Transcribe everything in the listing as written, and let no image into the copy.

**Stored data:**
● ● ● ● ●
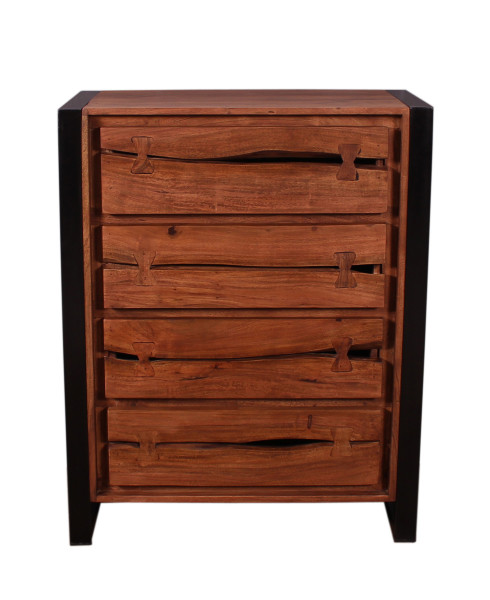 Kommode - Akazie mit Metall - 80x40x100cm - Live Edge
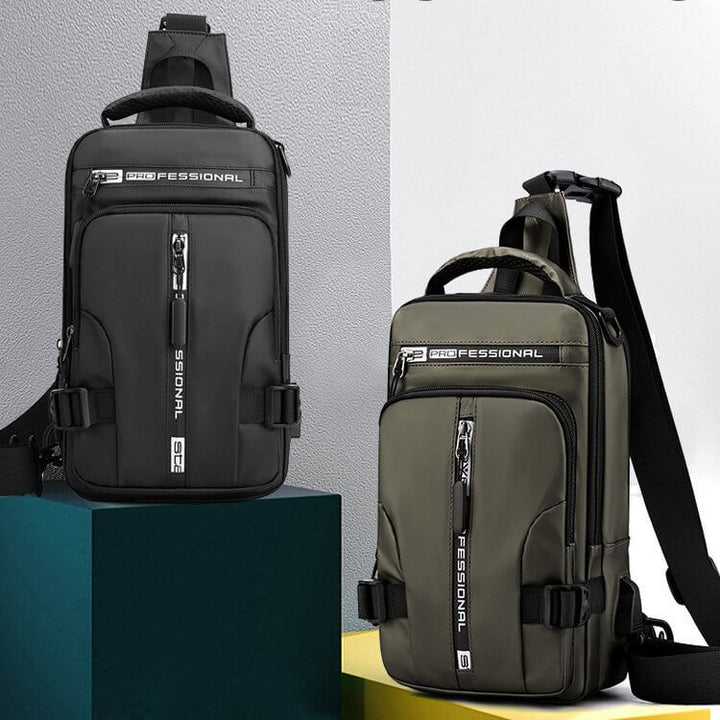 Lisslune | Waterproof Oxford Crossbody Bag, Anti-Theft Sling Bag, USB Charging & Multi-Pocket Design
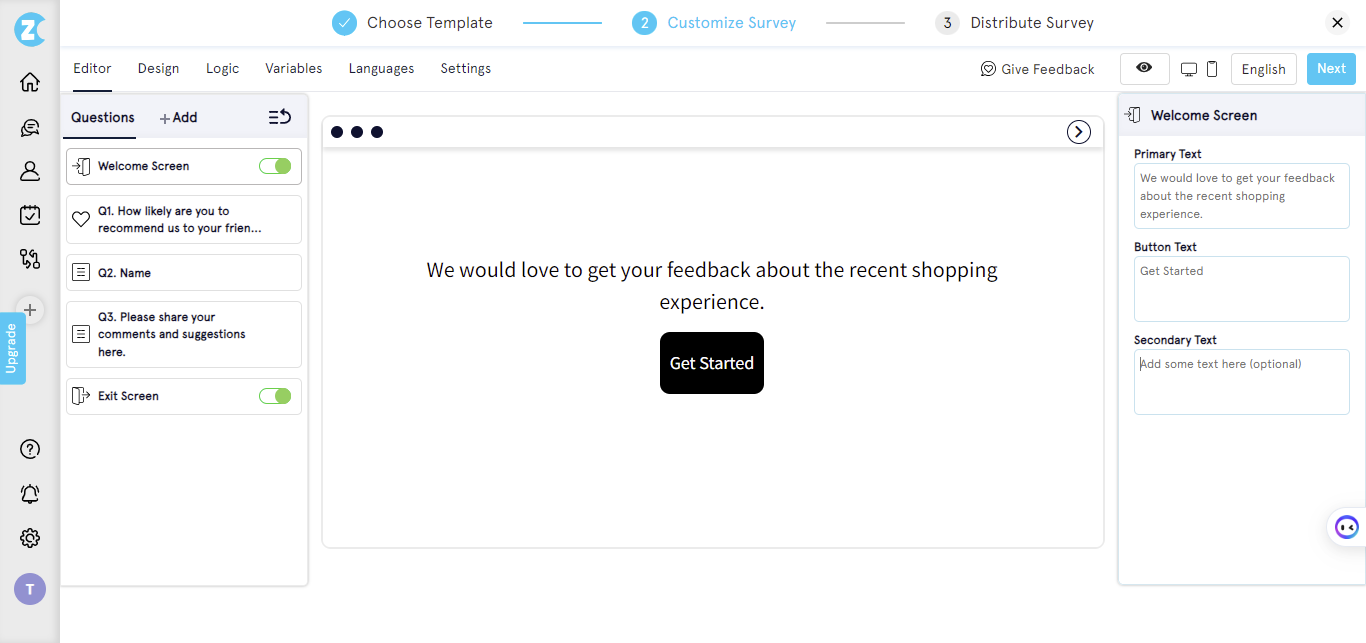 how to create a survey-welcome screen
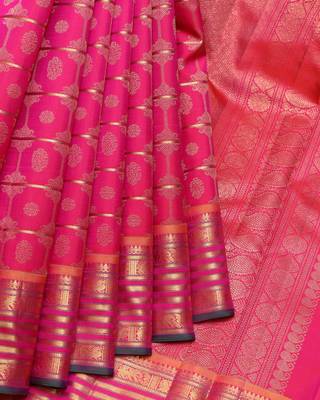 Pink and gold pure zari silk saree with silk mark certified 1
● ● ● ● ●
**Task answer:**
 Kommode - Akazie mit Metall - 80x40x100cm - Live Edge
 Lisslune | Waterproof Oxford Crossbody Bag, Anti-Theft Sling Bag, USB Charging & Multi-Pocket Design
 how to create a survey-welcome screen
 Pink and gold pure zari silk saree with silk mark certified 1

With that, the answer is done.